いずれにしても、普通の柱頭のイメージよりは逆三角形のインパクトが強く、一つの解説には、「モワサック独特のもの」とありましたが、この結構シャープな逆三、私は南チロルのチロル城を彷彿としました。
チロル城は、お城ですが、ロマネスク時代の彫り物のすごいのがたくさんあって、窓に置かれた円柱状の柱頭が、もうちょっとゆりかご的な丸みがあったかもしれませんが、逆三角形的なスタイルだったのでは。

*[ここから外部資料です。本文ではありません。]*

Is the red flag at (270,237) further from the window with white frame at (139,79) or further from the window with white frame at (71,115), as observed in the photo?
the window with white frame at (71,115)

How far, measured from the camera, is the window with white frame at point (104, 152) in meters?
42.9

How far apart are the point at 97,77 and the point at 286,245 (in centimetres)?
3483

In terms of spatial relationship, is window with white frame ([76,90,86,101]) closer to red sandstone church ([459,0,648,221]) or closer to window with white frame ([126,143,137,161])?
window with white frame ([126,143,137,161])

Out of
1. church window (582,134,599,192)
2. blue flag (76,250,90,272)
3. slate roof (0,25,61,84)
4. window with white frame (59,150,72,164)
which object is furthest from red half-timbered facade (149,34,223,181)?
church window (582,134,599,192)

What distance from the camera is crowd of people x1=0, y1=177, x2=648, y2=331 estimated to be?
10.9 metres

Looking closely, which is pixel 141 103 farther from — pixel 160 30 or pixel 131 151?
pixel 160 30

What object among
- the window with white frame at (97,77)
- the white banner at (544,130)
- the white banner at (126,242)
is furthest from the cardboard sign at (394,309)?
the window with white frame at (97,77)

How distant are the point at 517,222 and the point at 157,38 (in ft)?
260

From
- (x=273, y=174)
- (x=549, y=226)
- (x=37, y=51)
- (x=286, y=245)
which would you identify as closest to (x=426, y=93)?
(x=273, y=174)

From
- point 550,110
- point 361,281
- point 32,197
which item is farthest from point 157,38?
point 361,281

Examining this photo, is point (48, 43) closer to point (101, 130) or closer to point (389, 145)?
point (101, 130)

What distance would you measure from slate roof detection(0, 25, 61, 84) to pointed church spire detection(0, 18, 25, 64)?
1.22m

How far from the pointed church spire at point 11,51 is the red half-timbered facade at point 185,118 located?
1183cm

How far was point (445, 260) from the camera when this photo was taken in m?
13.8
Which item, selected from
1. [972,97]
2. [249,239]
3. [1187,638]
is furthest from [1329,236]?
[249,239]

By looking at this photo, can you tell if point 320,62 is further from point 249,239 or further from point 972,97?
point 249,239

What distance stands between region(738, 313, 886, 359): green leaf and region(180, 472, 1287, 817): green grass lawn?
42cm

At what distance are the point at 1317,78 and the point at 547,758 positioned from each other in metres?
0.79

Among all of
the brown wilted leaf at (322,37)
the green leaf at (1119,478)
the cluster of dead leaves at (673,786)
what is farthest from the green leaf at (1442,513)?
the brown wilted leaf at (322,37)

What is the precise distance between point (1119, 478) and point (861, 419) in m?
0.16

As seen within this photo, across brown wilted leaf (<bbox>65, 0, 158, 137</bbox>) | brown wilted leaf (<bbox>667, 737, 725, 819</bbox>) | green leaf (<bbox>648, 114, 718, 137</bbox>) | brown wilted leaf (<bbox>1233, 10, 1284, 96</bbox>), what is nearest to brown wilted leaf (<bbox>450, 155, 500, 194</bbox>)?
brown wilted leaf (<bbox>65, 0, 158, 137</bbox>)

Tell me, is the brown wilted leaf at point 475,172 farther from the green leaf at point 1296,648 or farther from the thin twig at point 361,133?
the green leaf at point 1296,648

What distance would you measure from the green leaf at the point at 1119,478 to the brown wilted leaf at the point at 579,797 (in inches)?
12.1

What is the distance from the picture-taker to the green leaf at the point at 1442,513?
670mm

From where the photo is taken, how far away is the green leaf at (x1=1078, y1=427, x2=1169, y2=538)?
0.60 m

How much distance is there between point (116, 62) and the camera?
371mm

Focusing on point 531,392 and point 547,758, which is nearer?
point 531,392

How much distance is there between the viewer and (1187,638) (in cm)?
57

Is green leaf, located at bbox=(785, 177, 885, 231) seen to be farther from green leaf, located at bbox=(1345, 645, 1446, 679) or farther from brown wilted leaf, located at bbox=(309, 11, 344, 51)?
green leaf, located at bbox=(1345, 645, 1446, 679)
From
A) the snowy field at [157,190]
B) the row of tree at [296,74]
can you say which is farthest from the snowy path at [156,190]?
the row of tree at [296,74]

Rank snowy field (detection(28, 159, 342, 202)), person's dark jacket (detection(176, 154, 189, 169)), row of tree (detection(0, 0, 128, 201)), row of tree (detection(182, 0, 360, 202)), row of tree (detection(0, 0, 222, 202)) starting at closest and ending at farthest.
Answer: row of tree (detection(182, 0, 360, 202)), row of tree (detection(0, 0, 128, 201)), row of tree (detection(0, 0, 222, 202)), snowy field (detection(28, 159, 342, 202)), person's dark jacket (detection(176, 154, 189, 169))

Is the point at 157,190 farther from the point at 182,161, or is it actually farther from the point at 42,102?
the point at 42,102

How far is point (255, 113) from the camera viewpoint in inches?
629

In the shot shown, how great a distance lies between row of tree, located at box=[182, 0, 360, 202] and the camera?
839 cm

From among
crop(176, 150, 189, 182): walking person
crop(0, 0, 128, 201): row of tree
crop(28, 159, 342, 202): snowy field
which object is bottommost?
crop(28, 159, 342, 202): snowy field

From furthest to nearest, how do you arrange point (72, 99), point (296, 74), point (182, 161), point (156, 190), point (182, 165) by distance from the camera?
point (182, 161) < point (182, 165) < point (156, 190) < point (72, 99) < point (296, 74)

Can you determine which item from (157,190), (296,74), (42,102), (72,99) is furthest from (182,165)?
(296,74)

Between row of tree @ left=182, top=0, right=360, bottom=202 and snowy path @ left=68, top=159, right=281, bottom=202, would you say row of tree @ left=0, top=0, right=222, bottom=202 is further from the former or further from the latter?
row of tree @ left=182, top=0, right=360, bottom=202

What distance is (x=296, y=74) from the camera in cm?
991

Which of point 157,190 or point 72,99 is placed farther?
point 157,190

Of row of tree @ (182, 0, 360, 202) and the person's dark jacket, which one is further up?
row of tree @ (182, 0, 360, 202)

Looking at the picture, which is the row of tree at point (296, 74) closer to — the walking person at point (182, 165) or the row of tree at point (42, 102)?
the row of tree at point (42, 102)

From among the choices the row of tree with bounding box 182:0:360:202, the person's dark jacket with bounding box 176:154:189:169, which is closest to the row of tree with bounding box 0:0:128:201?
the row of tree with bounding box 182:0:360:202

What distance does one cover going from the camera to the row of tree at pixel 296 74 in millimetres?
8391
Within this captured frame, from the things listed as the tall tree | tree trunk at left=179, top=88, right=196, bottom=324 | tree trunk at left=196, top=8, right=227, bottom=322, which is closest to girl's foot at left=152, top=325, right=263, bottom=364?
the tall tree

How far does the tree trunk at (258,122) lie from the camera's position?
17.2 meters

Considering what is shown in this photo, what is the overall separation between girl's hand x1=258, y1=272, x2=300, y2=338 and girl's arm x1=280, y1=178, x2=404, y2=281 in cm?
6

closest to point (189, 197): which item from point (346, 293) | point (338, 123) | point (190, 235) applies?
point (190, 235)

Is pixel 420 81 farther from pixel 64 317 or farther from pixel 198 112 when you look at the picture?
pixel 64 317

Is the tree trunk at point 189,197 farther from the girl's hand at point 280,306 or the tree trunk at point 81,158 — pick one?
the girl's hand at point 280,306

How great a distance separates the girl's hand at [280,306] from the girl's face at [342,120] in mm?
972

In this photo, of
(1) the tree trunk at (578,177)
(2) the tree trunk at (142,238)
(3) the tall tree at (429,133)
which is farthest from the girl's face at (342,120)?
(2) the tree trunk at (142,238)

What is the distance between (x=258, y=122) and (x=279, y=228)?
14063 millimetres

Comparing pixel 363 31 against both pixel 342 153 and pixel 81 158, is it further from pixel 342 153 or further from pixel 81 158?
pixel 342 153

研究者に反論するわけではないですが、そして他の記事でも言及したかと思いますが、フランスは中世研究が最も進んでいる国ですが、自国にあるもの中心で、なんでも、フランス起源とか、ここにしかないとか言いたがる傾向が強いようなので、あまり当たり前のように、「モワサック独特」とか言われると、眉唾な気がしちゃう天邪鬼なわたくし、というわけです、笑。

また、話を戻しまして、全柱頭76のうち46に、聖書や聖人のエピソードが表されているということです。
手元に、回廊図とそれぞれの柱頭のテーマが書かれた図版があるのですが、なんか、置かれ方が順不同な様子もします。そんなこともないのかな。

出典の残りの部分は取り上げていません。